During the holiday season, we are offered countless tempting foods, most of which are unhealthy and can deplete our energy. You don’t have to be a rocket scientist to know that good nutrition, along with enough sleep and good exercise, provide the fuel that promotes your health, mood and conscious productivity at work. We have known for years that there is a direct connection between nutrition and our physical health. For example, scientists have found that the Mediterranean diet reduces the risk of cardiovascular disease. Research also shows that there is a direct link between our eating patterns and mental health. The study authors state, The results of this trial suggest that improving nutrition in accordance with current recommendations targeting depression may be a useful and affordable strategy for addressing depression in both the general population and clinical settings.
The link between food and mood is becoming not only better known, but also better researched, says Teralyn Sell, Ph.D., a psychotherapist and brain health expert. It’s no secret that inflammatory foods, such as sugar, have played a key role in physical health, and now we also established a connection with mental health. Neurotransmitter pathways (brain chemicals such as dopamine and serotonin) rely on different nutrients to create transmission. You are what you eat is a catchy saying, but it’s true. Your mood depends on your food.”
Healthy brain food improves mood, health and work performance. Pay attention to the food on your plate and ask if it promotes overall brain health. Proteins such as meat, poultry, dairy, cheese and eggs give your brain the amino acids it needs to make neurotransmitter pathways. In addition, it stabilizes blood sugar. Omega-3 fatty acids such as salmon, mackerel, tuna and sardines help your brain and mood. Vitamin B is essential for brain health and can be found in eggs, whole grains, fish, avocados and citrus fruits. And vitamin D found in dairy products, beef liver, orange juice or egg yolk is an important mood stabilizer.
But naming the healthiest diet is controversial, says Chris Mirabile, founder and CEO of NOVOS. Proponents of every diet, be it vegan, keto, paleo, pescatarian, Ornish, or otherwise, claim to know the secret to peak health, with weight loss as an added bonus, and each has a handful of studies to point to to back up their claim. claims.

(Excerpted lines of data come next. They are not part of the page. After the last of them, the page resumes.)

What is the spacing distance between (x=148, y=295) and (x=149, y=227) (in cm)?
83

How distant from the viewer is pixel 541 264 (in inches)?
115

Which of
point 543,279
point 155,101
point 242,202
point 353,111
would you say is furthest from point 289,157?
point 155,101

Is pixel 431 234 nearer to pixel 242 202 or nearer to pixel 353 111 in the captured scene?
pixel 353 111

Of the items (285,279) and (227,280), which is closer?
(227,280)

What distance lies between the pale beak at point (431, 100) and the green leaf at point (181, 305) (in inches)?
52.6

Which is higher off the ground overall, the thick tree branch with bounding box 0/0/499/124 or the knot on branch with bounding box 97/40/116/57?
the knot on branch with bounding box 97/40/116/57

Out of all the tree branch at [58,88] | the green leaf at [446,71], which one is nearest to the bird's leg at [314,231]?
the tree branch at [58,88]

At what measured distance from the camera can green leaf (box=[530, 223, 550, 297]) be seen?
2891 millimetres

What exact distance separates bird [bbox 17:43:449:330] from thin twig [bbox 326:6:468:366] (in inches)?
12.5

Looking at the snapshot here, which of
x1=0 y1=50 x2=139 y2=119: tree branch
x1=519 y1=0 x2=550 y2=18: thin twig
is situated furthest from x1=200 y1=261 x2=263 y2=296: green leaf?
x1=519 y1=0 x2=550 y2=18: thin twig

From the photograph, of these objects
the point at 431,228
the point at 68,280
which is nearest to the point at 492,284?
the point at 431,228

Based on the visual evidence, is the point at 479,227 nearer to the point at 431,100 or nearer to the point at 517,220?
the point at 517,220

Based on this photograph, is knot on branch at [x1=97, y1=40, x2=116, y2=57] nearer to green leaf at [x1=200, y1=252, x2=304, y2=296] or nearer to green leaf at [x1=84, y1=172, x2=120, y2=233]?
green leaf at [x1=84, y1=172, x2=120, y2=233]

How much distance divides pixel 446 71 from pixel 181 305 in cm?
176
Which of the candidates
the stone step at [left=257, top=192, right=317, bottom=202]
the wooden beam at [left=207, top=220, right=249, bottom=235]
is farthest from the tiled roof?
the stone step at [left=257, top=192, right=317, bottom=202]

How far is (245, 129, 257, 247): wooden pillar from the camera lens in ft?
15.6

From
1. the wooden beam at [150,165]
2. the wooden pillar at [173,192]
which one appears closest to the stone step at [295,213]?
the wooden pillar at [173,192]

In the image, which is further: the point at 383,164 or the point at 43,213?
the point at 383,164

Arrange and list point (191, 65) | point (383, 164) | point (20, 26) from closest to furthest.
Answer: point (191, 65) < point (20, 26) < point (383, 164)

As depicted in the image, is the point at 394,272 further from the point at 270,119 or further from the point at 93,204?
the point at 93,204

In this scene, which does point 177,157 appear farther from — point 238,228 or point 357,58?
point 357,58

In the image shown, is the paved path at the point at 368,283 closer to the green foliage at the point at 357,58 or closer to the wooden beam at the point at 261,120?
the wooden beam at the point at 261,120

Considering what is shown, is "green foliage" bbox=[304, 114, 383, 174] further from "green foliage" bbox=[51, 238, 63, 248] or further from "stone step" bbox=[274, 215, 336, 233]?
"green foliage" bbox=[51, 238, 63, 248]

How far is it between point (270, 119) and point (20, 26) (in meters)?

Mirabil states that the average person will try as many as 126 diets in their lifetime, many right after the holiday binge. But he acknowledges that one diet stands out from the rest when it comes to evidence for short- and long-term health biomarkers and outcomes: the Mediterranean diet. Not only is this diet the basis of some of the longest-lived centenarians (100-109 years) and supercentenarians (110+) in areas known as the Blue Zones, including Ikaria in Greece and Sardinia in Italy, he explains. It can also reduce the risk of heart disease, the risk of stroke in women, help with weight loss and maintenance, improve blood sugar control, prevent type two diabetes, improve arthritis symptoms, protect against certain types of cancer, prevent depression, and may even prevent cognitive decline. decline, including Alzheimer’s disease.
But Mirabile told me via email that the new diet upgraded the popular Mediterranean diet. Known as the NOVOS Longevity Diet, it claims to extend human lifespans and help you stay younger and healthier for longer. While the Mediterranean diet places too much emphasis on grains and allows for the possibility of nutrient deficiencies, the NOVOS Longevity Diet uses six rules to modify the Mediterranean diet:
- Vegetables: Vegetables are the foundation of a longevity diet, legumes, mushrooms, quinoa and oatmeal are healthy additions.
- Carbohydrates: Replace bread, potatoes, pasta and rice with the above.
- Meat: Eat little or no red meat and replace it with fatty fish, lean poultry, tofu, whole eggs or mushroom-based meat substitutes.
- Beverages: Drink 0.5 to 1.0 oz per day, mostly water, several cups of tea (green, white, chamomile, etc.) and one glass of freshly squeezed fiber-rich vegetable or low-sugar fruit juice. Coffee is healthy in moderation. Alcohol: maximum one drink per day, including alcohol-free days.
- Dairy products: Replace dairy products with plant-based alternatives. Cheese and yogurt are allowed in moderation.
- Supplements: Get Smart Health Supplements and Smart Longevity Supplements focused on lifespan. Supplementing with essential vitamins and minerals, the NOVOS longevity diet of the 21st century is an upgrade of the traditional Mediterranean diet.
Many of us put work tasks ahead of our mental and physical health. It affects our health, productivity and longevity. The human body is not designed to be tied to a desk or to be on standby 24/7. Nor does it work on poor nutrition, mindless eating when we grab, swallow and go. Having the right amount of good energy and fuel in the body makes us feel good mentally and physically and contributes to our productivity and career trajectory. And finding the right healthy diet can even add years to our lives.
Whatever you do, avoid suddenly reversing your eating habits. Introduce healthier foods slowly to increase your chances of success. Take it one meal at a time, replacing unhealthy foods with more nutritious choices such as serving baked chicken instead of fried chicken. Set limits on what you eat, just three specific meals a day, and stick to them. And finally, measure your appetite by the hour, not by your emotions after a long hard day at the office.